A comparatively complex knee implant, however, cost approximately $1,900 to make through traditional means, but only about $1,650 through additive manufacturing. That’s because 3D printing can make a single object with complicated dimensions, while traditional processes need to break it down into multiple parts. Complex additive manufacturing therefore stands to get even cheaper, which could indeed spur large-scale industrial adoption. But how will that affect the environmental cost of manufacturing?
Proponents believe the technology will have indirect environmental benefits on the consumer end. As more people learn about how things are made and perhaps even create them at home, they may end up buying fewer things. Combined with the sort of recycling promised by the Filabot, this could have a profound positive impact.
“When people become re-engaged with what they use in-house and spend their time with it, it’s going to take away from the consumerist culture a bit,” says Aaron Pratt, vice-president of marketing for 3D printer maker Afinia. “That’s going to be a bigger long-term impact than any gains from production.”
Still, the cost questions may be a big reason why large players have so far resisted getting into the technology. The likes of HP and Epson, both of whom declined to be interviewed for this article, hold patents in the area, but have not ventured forward publicly as of yet.

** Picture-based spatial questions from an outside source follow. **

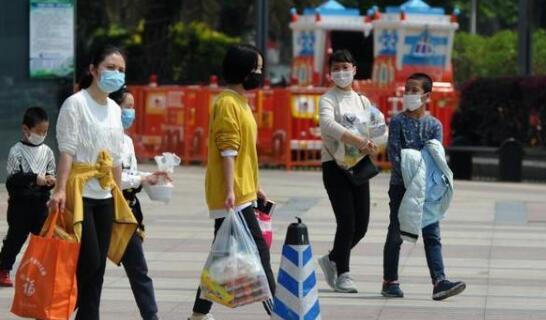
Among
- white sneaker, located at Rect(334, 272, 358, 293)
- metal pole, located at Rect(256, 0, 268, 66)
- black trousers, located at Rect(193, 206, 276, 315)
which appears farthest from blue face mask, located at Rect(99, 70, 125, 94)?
metal pole, located at Rect(256, 0, 268, 66)

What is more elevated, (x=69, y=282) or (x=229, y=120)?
(x=229, y=120)

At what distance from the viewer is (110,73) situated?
7895mm

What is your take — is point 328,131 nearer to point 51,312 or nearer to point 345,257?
point 345,257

The legal and ethical questions may also be a disincentive. 3D printing could make the copyright battles over music and movie file-sharing look like a spring training warm-up, once the swapping of patented designs becomes widespread. The Pirate Bay – the infamous file-sharing repository – already has a “physibles” category.
The fights have already started, with U.K. toymaker Games Workshop last year sending a cease-and-desist letter to a man who created and shared his own Warhammer miniatures.
There’s also the possibility that 3D printers will be used to create guns and other weapons, with some tinkerers having already succeeded.
In both cases, the technology will likely force regulatory and legal reforms. Copyright and patent laws, which are already considered horrendously outdated, will need to be amended to reflect how people are actually using digital technology. 3D printing proponents also hope its potential negative uses don’t provoke irrational responses. After all, the Internet made it much easier to make weapons, too.
“Those who wish to do damage will do damage,” says Pratt. “I don’t know that there’s a way to stop it.”